Finished with his meal, he left the money for it on the table and sauntered over to the weapons table to retrieve his gun belt. Rachael came out of the kitchen then. Seeing him about to leave, she came over to thank him. “I left the money on the table, if that’s what you’re after,” he joked. “I knew better than to try to get outta here without payin’.”
Rachael laughed. “We weren’t worried. One of us would have tackled you before you got out the door. Was everything satisfactory?”
“I’ll remember that about the tacklin’,” he joked. “Maybe I’ll try it next time. And the meal, I wouldn’t say it was satisfactory.” He waited for her to raise her eyebrows in surprise, then said, “I would say it was excellent.”
“Thank you, sir,” she said with a sweet smile. “Don’t be a stranger.”
“I can promise you that,” he said and took his leave.
“What was all that?” Bess asked Rachael when she returned to the kitchen door.
“What was all what?” Rachael replied.
“All that little chitty-chat at the gun table,” Bess said. “I declare, I thought I saw you make a little curtsy there. You ain’t gettin’ no ideas about that slick talker, are you? And you with two young daughters.”
“Bess Curry! Bite your tongue! I just think it’s a nice change to see pleasant, polite customers come into the dining room.” She pretended to be offended. “Chitty-chat, I don’t even know what that means.”

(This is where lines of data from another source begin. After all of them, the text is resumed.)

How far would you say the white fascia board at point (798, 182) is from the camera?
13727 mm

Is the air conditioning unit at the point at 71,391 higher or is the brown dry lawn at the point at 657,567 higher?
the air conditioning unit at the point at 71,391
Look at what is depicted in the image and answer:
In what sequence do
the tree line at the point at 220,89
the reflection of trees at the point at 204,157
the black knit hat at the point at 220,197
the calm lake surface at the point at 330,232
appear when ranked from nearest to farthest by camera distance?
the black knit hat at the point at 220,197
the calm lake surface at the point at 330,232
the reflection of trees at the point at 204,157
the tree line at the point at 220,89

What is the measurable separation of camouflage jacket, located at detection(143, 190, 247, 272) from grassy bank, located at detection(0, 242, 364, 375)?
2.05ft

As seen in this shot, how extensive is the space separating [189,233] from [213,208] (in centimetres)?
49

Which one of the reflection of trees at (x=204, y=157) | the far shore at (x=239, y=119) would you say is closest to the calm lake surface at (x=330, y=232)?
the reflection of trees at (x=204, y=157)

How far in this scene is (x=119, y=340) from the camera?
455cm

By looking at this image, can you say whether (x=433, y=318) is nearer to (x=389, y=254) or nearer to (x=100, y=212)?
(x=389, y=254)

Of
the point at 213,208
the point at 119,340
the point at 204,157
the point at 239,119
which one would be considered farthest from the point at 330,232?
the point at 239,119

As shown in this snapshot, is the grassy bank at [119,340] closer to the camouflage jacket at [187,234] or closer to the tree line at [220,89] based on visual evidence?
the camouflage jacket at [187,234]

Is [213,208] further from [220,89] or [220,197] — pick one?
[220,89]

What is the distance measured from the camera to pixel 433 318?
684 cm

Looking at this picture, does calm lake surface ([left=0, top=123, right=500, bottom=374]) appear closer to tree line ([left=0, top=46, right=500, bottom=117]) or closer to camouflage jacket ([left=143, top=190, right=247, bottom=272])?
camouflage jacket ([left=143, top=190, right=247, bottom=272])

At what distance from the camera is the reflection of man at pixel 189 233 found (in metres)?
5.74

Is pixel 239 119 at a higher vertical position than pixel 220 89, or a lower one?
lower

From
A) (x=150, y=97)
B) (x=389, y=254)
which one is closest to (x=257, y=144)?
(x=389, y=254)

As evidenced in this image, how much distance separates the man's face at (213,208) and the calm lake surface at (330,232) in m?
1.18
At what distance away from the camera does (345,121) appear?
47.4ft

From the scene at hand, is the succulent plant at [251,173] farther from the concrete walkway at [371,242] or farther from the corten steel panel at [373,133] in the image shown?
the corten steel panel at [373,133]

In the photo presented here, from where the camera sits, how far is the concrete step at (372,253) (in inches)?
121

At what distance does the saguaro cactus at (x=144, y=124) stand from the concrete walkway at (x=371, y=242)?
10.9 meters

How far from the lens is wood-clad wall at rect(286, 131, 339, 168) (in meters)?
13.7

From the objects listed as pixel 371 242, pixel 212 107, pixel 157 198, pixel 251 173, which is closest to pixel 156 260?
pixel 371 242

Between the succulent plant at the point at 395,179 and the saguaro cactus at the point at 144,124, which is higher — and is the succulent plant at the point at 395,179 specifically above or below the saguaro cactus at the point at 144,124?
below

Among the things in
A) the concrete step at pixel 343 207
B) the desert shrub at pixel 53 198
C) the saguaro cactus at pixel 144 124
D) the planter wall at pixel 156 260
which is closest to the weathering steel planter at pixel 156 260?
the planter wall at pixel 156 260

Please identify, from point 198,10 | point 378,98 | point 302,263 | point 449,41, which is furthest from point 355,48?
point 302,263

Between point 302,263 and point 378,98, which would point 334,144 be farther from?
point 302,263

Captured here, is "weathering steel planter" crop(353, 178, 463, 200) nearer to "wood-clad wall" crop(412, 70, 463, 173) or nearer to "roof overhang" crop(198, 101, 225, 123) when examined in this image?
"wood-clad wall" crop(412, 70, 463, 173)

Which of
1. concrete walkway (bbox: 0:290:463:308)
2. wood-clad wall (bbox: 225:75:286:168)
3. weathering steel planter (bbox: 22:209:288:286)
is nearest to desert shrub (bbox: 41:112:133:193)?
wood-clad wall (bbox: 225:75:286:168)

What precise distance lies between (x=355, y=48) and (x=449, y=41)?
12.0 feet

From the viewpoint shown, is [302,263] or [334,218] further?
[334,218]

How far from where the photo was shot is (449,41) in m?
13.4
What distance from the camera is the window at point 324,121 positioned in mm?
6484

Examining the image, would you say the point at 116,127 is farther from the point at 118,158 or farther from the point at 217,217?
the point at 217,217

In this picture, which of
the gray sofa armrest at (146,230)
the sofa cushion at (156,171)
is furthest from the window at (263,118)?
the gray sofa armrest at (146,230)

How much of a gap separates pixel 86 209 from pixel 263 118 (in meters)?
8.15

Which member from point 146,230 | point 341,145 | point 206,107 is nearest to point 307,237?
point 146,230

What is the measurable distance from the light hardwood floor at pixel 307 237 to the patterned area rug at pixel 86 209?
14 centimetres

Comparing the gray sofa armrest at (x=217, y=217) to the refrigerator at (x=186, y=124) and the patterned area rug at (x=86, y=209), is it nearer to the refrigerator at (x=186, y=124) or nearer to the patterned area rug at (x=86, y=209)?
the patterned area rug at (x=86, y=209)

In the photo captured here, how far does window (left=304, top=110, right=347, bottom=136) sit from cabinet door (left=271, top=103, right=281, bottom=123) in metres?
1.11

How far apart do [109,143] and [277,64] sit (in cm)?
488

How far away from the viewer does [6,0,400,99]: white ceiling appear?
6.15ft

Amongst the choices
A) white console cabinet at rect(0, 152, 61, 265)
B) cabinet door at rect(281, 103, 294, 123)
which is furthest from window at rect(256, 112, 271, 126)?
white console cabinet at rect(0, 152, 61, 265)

Outside, Drew Dawson climbed aboard the big white horse and led his packhorses a short distance down the street to Wheeler’s General Merchandise, curious to see the mayor of Bison Gap in his natural habitat, behind the counter of a general store. Ralph was in the store and so was his wife, Cora, so Drew cranked up his charm once again. By the time he was finished, he felt he had impressed them both to his satisfaction. As he started down the street toward the creek, he found himself thinking how disappointed he was to find that Ned had not controlled his men to maintain better relations with the town. Drew believed one could milk a town while still on friendly terms. Near the middle of town, he admired the new bank building. First Bank of Texas, he read to himself as he slow-walked his horses by. “That’s where they keep the goin’-away present, Snowball,” he murmured to the gelding. “If we ever find we need to leave Bison Gap in a hurry, we can always stop there for a little spendin’ money.” Yep, he thought, this town has a lot to offer. I only wish I had gotten here sooner, before Ned established himself with the sheriff. It could have been handled much better. There was still time to salvage most of it, he decided. But for the time being, he reminded himself that he was the only member of the gang who could go back and forth to town.